Check your understanding >>
**a.** Can you sum up the post on Wikipedia board representation in two sentences?
**b.** In the post on Wikipedia board representation, can you switch "consultants" to "advisers" and write out the passage from "FWIW, Citizendium selects" up to and including "without enshrining it."?
**c.** Can you pick up the post on Wikipedia board representation after its final sentence and carry it further?

Selected text >>
I think it is very much fair to say that concerns of the ordinary
membership about representation were not taken into adequate account,
when they are not discussed openly and lead to a major loss of
representation of the ordinary membership.
The board is doing what executive committees of all sorts regularly
do, which is to assume that it can best judge for everyone else. Not
surprisingly, that judgement almost always leads to the loss of
representation from elected members, who would represent everybody
else. tI's discouraging to see the gradual decline in the role of
the people who do the ordinary work at Wikipedia, in contrast to those
who seem to be running it.
FWIW, Citizendium selects its governing committee by asking which of
the frequent contributors above a fixed cutoff in participation want
to be on it, and then choosing by lot. That's a very primitive form of
democracy, but its better than self-perpetuating boards with the power
to change their own constitutions to suit themselves.
A majority of the members of the board should be directly elected
without special representation. The inclusion of the different
geographical areas has proven itself to be sufficient without special
chapter seats chosen by not-yet specified means. And the usual way
to provide sufficient input in special areas is not by private
appointment, but consultants. WP is becoming an explicitly top-down
hierarchy; the informal organization in that direction is unfortunate
enough (though inevitable), without enshrining it.

Material provided >>
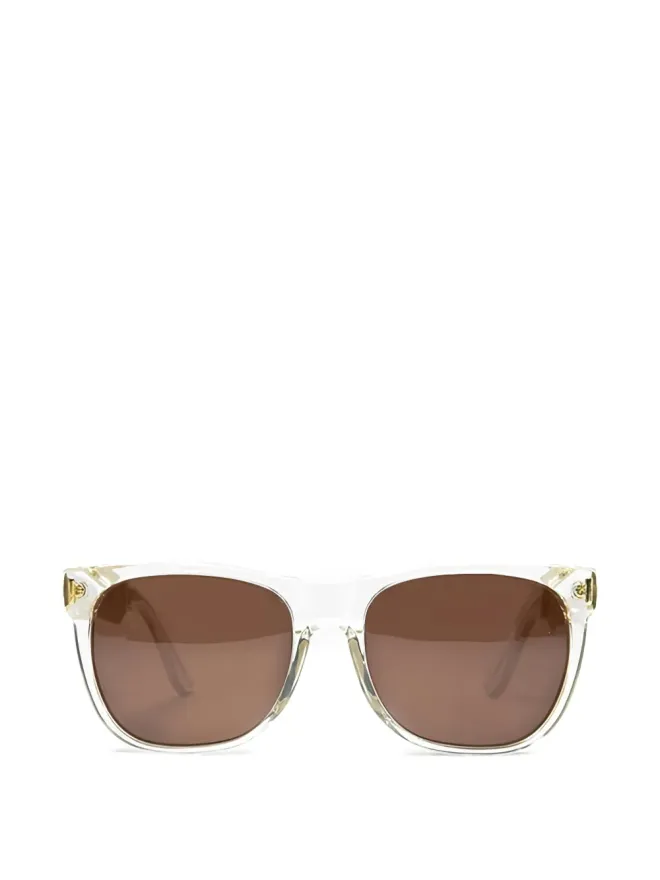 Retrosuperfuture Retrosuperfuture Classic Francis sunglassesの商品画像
==
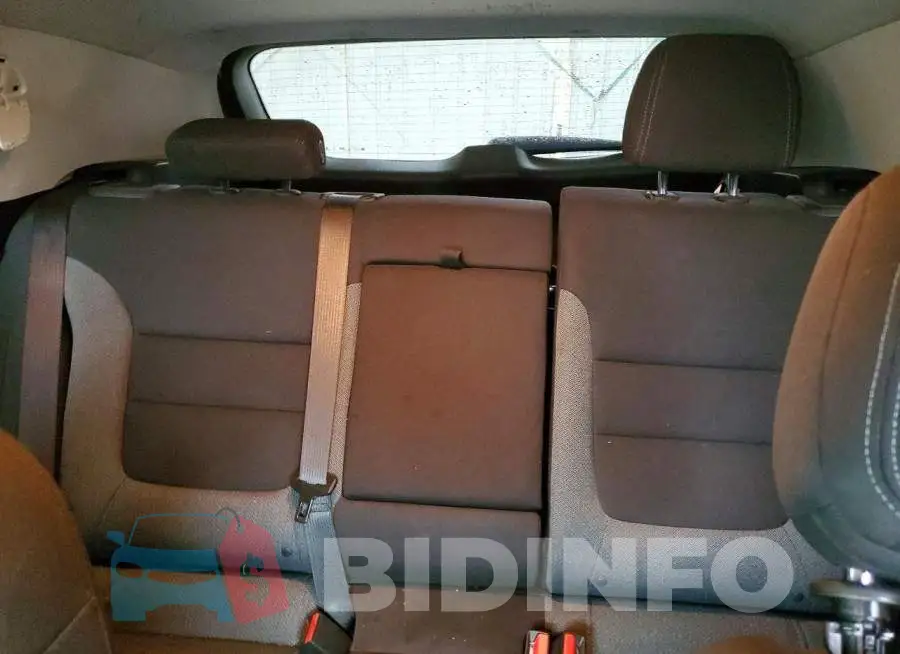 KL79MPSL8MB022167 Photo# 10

Results of the tasks >>
**a.** The writer argues that the board, like executive committees of all sorts, assumes it can best judge for everyone else, which leads to a loss of representation for elected members and the ordinary membership. Pointing to Citizendium's choice of its governing committee by lot, the writer says a majority of the board should be directly elected without special representation, as WP is becoming an explicitly top-down hierarchy.

**b.**
FWIW, Citizendium selects its governing committee by asking which of
the frequent contributors above a fixed cutoff in participation want
to be on it, and then choosing by lot. That's a very primitive form of
democracy, but its better than self-perpetuating boards with the power
to change their own constitutions to suit themselves.
A majority of the members of the board should be directly elected
without special representation. The inclusion of the different
geographical areas has proven itself to be sufficient without special
chapter seats chosen by not-yet specified means. And the usual way
to provide sufficient input in special areas is not by private
appointment, but advisers. WP is becoming an explicitly top-down
hierarchy; the informal organization in that direction is unfortunate
enough (though inevitable), without enshrining it.

**c.**
I challenge the board to put its suggestion up for a open plebiscite.
On Sun, Apr 27, 2008 at 1:45 PM, Mike Godwin <mgodwin(a)wikimedia.org> wrote:
(Resent with corrected subject header and attribution
-- apologies for
my errors.)
Thomas Dalton writes:
I
don't this characterization is entirely fair, Lodewijk. The
opinions
of the community and the chapters about governance of the Foundation
and its projects, as expressed here in foundation-l and elsewhere,
were weighed heavily in the course of the Board's consideration of
its
governance issues.
It can't of been. There's been very little (if any) discussion about
chapters appointing board members, since the idea never really came up
(it may have been mentioned in passing once or twice). If the board
wanted our opinions, they would have had to ask for them.
I think it's an error to infer, simply because the particulars of the
Board restructuring were not vetted through you, that chapter and
community concerns did not weigh heavily on the Board as it considered
all the goals it was attempting to meet through restructuring. I can
assure you that your general comments and feedback here and elsewhere
figured prominently in the Board's consideration of these issues.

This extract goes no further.